DATA SECTION Block Start
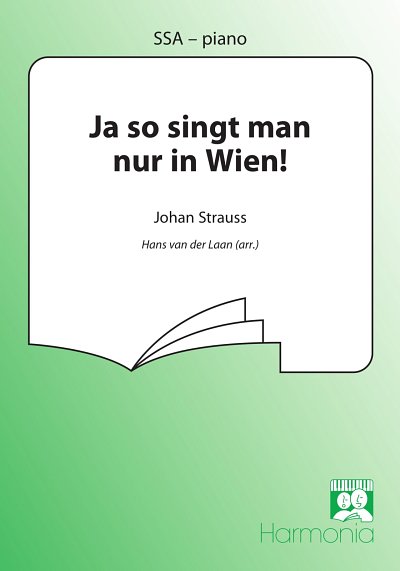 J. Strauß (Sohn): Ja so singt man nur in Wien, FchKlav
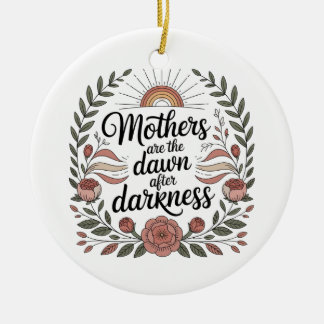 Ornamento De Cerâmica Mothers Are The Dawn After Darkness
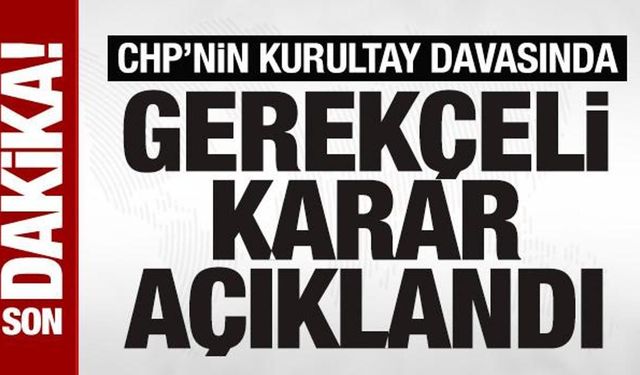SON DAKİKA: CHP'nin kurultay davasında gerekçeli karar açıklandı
DATA SECTION Block End
→ **WORK TASK**:
Output the listing word for word. Drop the pictures.

→ **TASK RESPONSE**:
 J. Strauß (Sohn): Ja so singt man nur in Wien, FchKlav
 Ornamento De Cerâmica Mothers Are The Dawn After Darkness
SON DAKİKA: CHP'nin kurultay davasında gerekçeli karar açıklandı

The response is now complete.